PowerShell Code Signing - An Outstanding Issue

There is a further stark, outstanding issue with PowerShell code signing. I can see no straightforward (nor circuitrous, either) way of restricting the availability of PowerShell cmdlets, so anyone who has the necessary privilege to run an interactive PS session, can simply issue set-executionpolicy unrestricted and run any damn script they want. Have I missed something? If anyone knows how to fix this, do please post a comment. I expect the next version of PowerShell will include some functionality such as roles, to control access to the various facilities (hint, hint).

A Common Misconception

I have remarked before of the strange aspect of PKI whereby, when writing or speaking about it, the natural and straightforward way of expressing something is often not strictly correct (can indeed be the exact reverse of the truth), but that taking care to be precisely accurate sounds awfully long-winded, pedantic and precious. (There’s an example of this in the second paragraph of the PowerShell Code Signing – The Problem section – you don’t use a code-signing certificate to sign code, but rather the private key to which it corresponds; you use the certificate, i.e. the public key contained in it, to validate code so signed.)

 

In the discussion of the original point which gave rise to this article, the statement was made that certificates issued by any of the Trusted Root Certification Authorities (by implication, public CAs such as Verisign) ‘are automatically trusted’. People familiar with PKI will immediately understand what is meant by that, but anyone unfamiliar with the subject will with total certainty understand the statement literally, and thus incorrectly.

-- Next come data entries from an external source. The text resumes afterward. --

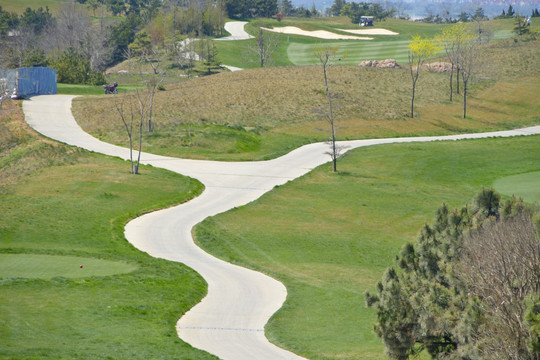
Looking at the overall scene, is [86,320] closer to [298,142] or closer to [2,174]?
[2,174]

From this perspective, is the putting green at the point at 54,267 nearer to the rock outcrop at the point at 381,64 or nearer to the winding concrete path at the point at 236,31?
the rock outcrop at the point at 381,64

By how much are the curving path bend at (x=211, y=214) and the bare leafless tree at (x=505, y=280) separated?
7.49 m

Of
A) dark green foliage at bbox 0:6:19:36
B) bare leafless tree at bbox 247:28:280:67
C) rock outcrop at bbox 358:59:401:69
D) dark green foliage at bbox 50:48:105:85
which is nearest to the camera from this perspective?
dark green foliage at bbox 50:48:105:85

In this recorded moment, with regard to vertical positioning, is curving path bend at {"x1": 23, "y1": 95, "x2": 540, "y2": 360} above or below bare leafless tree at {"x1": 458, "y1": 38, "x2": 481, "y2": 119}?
below

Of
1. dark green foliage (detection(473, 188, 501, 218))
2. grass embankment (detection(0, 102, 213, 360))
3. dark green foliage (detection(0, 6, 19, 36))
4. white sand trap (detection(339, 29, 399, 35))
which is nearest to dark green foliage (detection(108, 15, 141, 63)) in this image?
dark green foliage (detection(0, 6, 19, 36))

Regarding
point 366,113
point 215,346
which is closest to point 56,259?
point 215,346

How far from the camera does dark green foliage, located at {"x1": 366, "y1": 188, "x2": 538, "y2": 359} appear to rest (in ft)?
65.3

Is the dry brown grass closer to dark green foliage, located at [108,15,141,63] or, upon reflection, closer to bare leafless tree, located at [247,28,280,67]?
bare leafless tree, located at [247,28,280,67]

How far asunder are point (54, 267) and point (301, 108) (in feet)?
220

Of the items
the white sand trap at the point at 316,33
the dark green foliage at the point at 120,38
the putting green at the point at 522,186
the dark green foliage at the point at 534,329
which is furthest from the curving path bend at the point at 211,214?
the white sand trap at the point at 316,33

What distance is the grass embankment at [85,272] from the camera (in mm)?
23453

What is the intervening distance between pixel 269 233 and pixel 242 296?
1322 centimetres

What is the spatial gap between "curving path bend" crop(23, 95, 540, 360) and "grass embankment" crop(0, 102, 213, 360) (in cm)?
108

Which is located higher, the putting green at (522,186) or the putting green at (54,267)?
the putting green at (54,267)
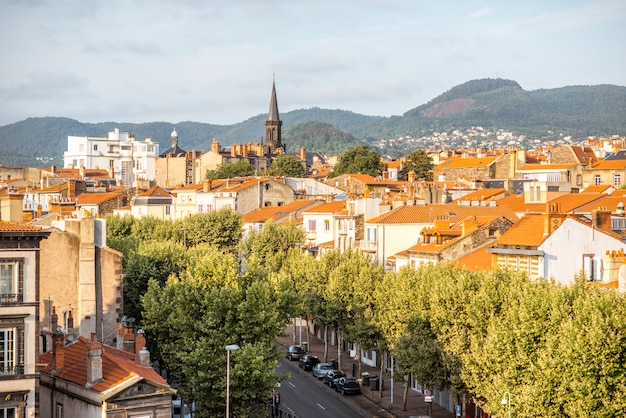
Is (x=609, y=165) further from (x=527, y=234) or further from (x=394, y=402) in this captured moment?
(x=394, y=402)

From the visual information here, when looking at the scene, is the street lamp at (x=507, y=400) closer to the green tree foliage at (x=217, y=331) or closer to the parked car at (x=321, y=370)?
the green tree foliage at (x=217, y=331)

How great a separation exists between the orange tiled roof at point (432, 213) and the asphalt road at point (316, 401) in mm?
20447

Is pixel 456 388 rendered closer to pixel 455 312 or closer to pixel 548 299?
pixel 455 312

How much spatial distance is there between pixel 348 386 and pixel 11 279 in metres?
39.4

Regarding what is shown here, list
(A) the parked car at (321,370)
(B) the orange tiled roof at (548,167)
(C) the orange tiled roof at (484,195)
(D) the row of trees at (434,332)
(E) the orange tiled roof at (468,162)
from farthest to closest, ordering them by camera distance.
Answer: (E) the orange tiled roof at (468,162) → (B) the orange tiled roof at (548,167) → (C) the orange tiled roof at (484,195) → (A) the parked car at (321,370) → (D) the row of trees at (434,332)

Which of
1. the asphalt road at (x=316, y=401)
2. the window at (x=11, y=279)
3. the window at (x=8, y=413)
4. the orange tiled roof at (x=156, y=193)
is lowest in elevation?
the asphalt road at (x=316, y=401)

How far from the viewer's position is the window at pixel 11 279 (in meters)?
41.6

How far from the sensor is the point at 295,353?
307 feet

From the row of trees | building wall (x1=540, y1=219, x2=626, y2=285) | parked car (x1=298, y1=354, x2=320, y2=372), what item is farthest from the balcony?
building wall (x1=540, y1=219, x2=626, y2=285)

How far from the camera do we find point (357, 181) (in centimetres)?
15962

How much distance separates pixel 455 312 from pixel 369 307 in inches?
669

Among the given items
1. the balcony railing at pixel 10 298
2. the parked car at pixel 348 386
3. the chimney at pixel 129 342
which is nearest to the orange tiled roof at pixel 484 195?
the parked car at pixel 348 386

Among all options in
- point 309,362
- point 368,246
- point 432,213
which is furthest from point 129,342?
point 432,213

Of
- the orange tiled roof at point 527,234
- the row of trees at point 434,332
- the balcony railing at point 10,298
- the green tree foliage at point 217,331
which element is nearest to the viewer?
the balcony railing at point 10,298
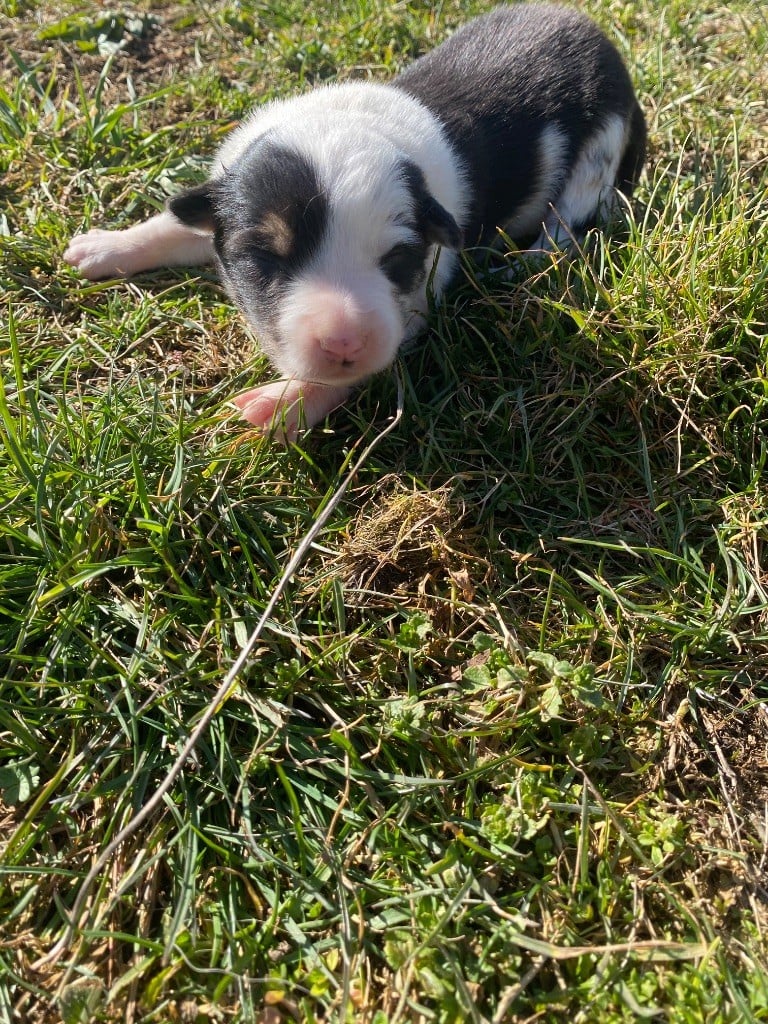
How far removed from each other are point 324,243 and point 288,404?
0.60m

In fact, the only significance of a CA’s presence in the trusted root CAs store is the availability in the current environment of that CA’s root certificate itself, and thus that one has the ability, when presented with a certificate issued by that CA, to validate it and be certain (given that one trusts the CA) that it is genuine. Having done so, one may then, with confidence, decide to accept it. But, unless some explicit enabling action has already been taken (such as, in the present context, copying the certificate to the trusted publishers store) the certificate will not be accepted automatically. (You see what I mean by long-winded, pedantic and precious – but that is, as strictly as I can express it, what it means precisely.)